Recognizing Indigenous and traditional peoples’ contribution to forest stewardship
Indigenous and traditional communities play a vital role in protecting forests through their cultural values, knowledge, and practices. Yet, the lack of standardized methods and indicators for verifying cultural impacts remains a challenge. 
Through a grant from the ISEAL Innovations Fund, funded by the Swiss State Secretariat for Economic Affairs SECO and UK International Development, FSC led a pioneering initiative to explore how impact verification frameworks can be adapted to Indigenous and traditional community contexts. We worked with ISEAL partners, experts and communities in Brazil and Canada, engaging with more than 400 Indigenous and traditional peoples across the two countries, and combined desk-based research, expert discussions and field testing to identify effective ways of assessing sociocultural impact on landscapes.

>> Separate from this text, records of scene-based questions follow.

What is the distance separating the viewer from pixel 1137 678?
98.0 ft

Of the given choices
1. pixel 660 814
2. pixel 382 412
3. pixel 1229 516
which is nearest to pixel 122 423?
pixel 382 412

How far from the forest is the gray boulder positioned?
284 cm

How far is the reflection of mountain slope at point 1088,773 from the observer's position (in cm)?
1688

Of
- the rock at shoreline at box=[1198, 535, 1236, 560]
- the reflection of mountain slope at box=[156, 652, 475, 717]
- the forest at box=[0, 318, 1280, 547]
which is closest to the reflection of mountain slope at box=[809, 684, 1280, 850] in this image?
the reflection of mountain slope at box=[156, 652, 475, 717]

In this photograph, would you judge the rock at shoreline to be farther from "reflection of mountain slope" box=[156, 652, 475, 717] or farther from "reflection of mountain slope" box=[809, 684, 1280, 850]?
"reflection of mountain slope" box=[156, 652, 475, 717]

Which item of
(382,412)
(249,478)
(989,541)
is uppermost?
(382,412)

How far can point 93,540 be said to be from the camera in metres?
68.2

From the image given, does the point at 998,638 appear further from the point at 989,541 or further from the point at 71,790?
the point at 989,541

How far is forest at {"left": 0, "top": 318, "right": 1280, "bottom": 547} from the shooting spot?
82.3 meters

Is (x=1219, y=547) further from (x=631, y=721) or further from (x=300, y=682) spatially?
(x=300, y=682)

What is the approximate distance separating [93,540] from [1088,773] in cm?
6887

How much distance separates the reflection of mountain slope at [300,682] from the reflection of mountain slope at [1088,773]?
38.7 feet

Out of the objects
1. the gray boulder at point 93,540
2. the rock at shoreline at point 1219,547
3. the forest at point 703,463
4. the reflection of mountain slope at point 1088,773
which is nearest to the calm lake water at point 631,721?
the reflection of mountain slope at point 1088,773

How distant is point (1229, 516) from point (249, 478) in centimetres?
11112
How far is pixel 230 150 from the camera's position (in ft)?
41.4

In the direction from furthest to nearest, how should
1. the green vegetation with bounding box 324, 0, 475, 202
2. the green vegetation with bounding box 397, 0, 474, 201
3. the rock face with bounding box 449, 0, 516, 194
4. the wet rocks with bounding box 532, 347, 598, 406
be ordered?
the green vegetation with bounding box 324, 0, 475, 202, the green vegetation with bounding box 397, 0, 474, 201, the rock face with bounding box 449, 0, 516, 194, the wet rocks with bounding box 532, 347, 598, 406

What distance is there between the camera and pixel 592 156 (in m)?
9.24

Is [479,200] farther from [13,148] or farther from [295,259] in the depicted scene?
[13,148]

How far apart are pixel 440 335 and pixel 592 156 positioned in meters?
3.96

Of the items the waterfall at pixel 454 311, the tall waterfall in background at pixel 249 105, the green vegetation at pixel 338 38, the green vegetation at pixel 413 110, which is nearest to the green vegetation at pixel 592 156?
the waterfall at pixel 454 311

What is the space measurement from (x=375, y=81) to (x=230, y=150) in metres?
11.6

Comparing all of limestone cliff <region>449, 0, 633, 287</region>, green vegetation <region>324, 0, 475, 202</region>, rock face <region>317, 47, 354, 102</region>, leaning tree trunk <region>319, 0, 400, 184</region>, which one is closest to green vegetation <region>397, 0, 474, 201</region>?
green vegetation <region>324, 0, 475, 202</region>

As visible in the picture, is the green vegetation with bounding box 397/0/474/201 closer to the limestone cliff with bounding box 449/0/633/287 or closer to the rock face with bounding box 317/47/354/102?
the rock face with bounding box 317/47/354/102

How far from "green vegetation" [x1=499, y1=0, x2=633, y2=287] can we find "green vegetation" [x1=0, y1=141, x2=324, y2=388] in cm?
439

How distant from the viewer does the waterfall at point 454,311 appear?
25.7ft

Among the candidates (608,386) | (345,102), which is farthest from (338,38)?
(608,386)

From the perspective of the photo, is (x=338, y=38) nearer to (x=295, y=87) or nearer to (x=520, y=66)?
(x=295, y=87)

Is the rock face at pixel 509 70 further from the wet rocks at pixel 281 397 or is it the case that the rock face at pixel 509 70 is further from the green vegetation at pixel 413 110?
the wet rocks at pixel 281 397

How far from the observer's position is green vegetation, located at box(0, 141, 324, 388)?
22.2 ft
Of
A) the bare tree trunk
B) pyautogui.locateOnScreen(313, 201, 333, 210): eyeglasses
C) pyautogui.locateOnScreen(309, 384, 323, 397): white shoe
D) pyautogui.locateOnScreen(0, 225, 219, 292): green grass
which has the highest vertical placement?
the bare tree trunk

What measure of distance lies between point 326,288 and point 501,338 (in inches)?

The result is a proposed framework that combines methodological rigour with flexibility, allowing cultural values to be recognized without imposing external definitions of culture or compromising community rights and self-determination. These findings can be found in the learning brief.
Some key learnings:
- Culture is holistic and interconnected, so indicators need to reflect local priorities and realities rather than fixed, external metrics.
- Free, Prior and Informed Consent (FPIC) must be applied as a continuous process, not a one-time step, and should include the participation of elders, women and youth.
- Verification methods and tools need to be adapted using accessible, culturally relevant approaches, drawing on qualitative and community-led evidence.
- Timelines should stay flexible and aligned with community governance, with capacity building and funding support in place for participating communities.
- Auditors and verifiers need strong cultural competency to engage with communities appropriately.
The lessons from this project inform FSC’s work on Cultural Ecosystem Services, helping build a framework that is culturally appropriate, credible, and relevant to markets. The goal is to ensure that Indigenous and traditional communities receive greater recognition for their contributions to forest stewardship while maintaining ownership of their cultural values, knowledge, and practices.